Desde Puerto Montt se divisa y presiente la maravillosa Patagonia occidental. Siempre he pensado que ésta fue una zona marcada por un signo distinto, pues en el pasado fueron los aventureros y los héroes quienes se atrevieron a internarse en su misterio, ya que no existía un incentivo económico esperándolos al final de los bosques y los lagos inmensos, cuyos ojos aún miran hacia la magnificencia del paisaje. Las montañas, que caen abruptamente hacia el mar, de seguro encierran otros tesoros que sólo unos pocos quisieron buscar; una ciudad mítica, y las fuerzas enigmáticas que se esconden en las hondonadas cordilleranas de los territorios postreros.
Hoy, en cambio, esta cosmovisión nos puede parecer lejana, quizás extraña. Pero no para aquellos que siguen buscando los conocimientos perdidos hace siglos y milenios, en la inmensidad del tiempo. La Carretera Austral es un buen lugar para retomar este camino. Es una ruta que conduce hacia la modernidad y el progreso, penetrando por territorios que antes eran inaccesibles; más, también permite alejarse de esta realidad de confuso desarrollo, y virar hacia senderos polvorientos que se van adentrando en mundos remotos, poblados por gente sabia, de vida pausada.

==========

Qué producir:
Responde según el texto sobre la Patagonia occidental:
(a) ¿Desde qué ciudad se divisa la Patagonia occidental?
(b) ¿Quiénes se atrevieron en el pasado a internarse en su misterio?
(c) ¿Qué ruta se presenta como un buen lugar para retomar el camino de los conocimientos perdidos?
Las entradas provienen de otra fuente.

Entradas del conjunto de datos
==========

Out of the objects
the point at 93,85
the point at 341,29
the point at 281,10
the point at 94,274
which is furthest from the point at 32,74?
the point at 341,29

==========

Espacio de respuesta:
(a) Desde Puerto Montt.
(b) Los aventureros y los héroes.
(c) La Carretera Austral.